If dreams involve dirty kitchens, no toilet paper and negotiating even to get a towel, then, yes, I am living the dream. Sadly, these are just some of the realities of Airbnb.
And I should know – I spend two nights a week in Airbnb properties in London.
Although I now live in Lille and work from home for part of the week, I also still have to go into the office in London. These are my least favourite days of the week.
Airbnb has its part to play in that.
When I had used Airbnb in the past, it had been to hire a whole house or apartment for a holiday. I had never rented a room in a host’s home, but I have got used to it quite quickly.
I rent rooms for roughly the same budget each week. However, what I get for my money varies hugely.
The best was one I found in Hither Green, in south-east London. The room was small but my host was delightful and we hit it off straight away. She told me from the word go that she would be moving a couple of months later, so I shouldn’t get too comfortable there.
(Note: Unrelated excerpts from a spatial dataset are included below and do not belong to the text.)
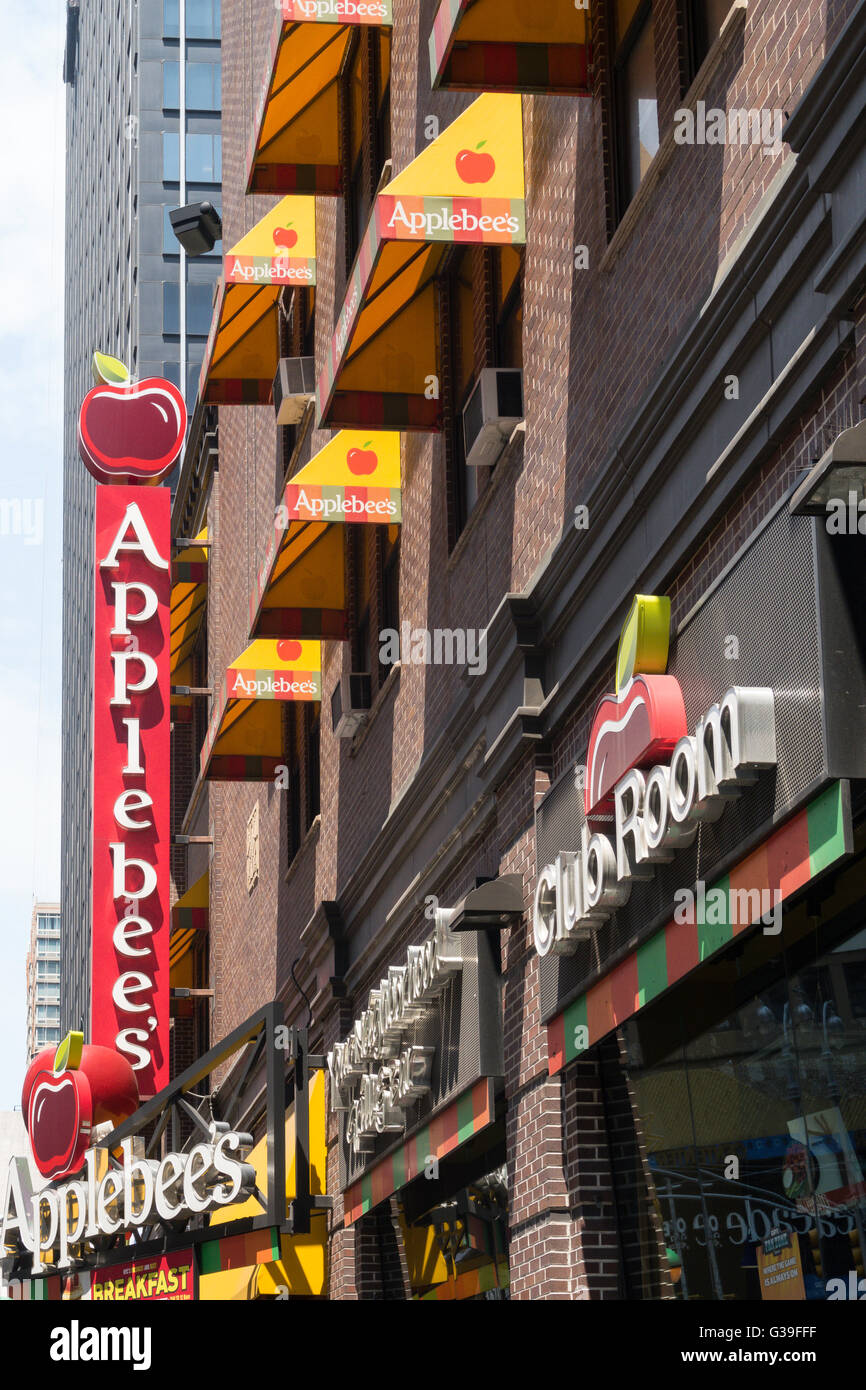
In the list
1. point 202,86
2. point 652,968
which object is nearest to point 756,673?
point 652,968

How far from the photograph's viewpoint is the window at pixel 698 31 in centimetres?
921

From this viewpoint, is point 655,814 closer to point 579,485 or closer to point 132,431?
point 579,485

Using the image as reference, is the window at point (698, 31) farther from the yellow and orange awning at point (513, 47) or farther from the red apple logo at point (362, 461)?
the red apple logo at point (362, 461)

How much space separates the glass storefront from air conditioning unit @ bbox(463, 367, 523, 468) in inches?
167

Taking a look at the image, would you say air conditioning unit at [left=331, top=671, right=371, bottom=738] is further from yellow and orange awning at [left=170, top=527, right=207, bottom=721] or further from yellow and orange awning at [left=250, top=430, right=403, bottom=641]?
yellow and orange awning at [left=170, top=527, right=207, bottom=721]

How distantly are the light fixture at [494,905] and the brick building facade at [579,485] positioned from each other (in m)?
0.12

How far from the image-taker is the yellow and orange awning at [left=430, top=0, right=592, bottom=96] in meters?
10.5

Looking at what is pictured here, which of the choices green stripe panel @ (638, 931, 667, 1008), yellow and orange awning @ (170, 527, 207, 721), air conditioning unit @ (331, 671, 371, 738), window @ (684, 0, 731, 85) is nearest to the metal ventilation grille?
green stripe panel @ (638, 931, 667, 1008)

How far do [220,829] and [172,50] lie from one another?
6144 centimetres
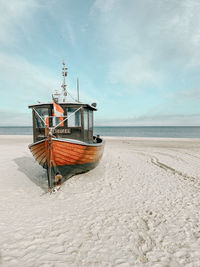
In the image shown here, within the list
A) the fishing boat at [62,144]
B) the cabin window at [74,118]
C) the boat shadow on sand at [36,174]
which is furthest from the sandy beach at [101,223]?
the cabin window at [74,118]

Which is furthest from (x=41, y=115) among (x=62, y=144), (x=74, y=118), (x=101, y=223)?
(x=101, y=223)

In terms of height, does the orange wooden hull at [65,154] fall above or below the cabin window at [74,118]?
below

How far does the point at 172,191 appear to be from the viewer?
5.77m

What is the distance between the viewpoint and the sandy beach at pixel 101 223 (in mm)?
2776

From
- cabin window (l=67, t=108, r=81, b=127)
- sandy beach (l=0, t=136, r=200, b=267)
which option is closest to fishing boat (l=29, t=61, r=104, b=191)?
cabin window (l=67, t=108, r=81, b=127)

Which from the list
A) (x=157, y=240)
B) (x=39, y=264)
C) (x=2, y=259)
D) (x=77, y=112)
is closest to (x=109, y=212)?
(x=157, y=240)

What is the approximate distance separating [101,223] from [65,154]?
2.61 meters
And so it proved.
Plus, my office has now moved to Stratford, in east London, so something closer to work would be better – ideally, within walking distance.
I found two more that I liked, both just a few minutes’ walk from the new office. However, again, for one reason or another, the hosts weren’t looking to rent out rooms in the long term.
As for the remainder… well, the rest of the Airbnb hosts I have come across can be split into two categories.
The first have lost their heart of their homes in a bid to turn all but their kitchens and bathrooms into money-making bedrooms. I remember one couple telling me I should feel free to use the dining table… but it was on their hall landing – and they were sat at the only chairs.
The second are the absent landlords. These are the worst.
They don’t live in, so they don’t really care about the home – and nor do their guests. Standards soon slip badly.
“You soon find you are sharing with 7 other people – 2 of whom arrive, noisily, on a midnight flight and then call home, equally loudly, to say they’ve arrived safely”
The clue is when they tell you that there’s a key safe by the front door. Alarm bells now sound in my head, as I know it’s all downhill from there.
You soon find you are sharing with 7 other people – 2 of whom arrive, noisily, on a midnight flight and then call home, equally loudly, to say they’ve arrived safely.
Not only that, but towels aren’t provided, the toilet paper’s run out and there’s nobody there to help…
So my search for a regular place to stay continues. Fortunately, every now and again, I get a week where I don’t have to go to London at all. Those are the weeks I savour – and this week is one of them.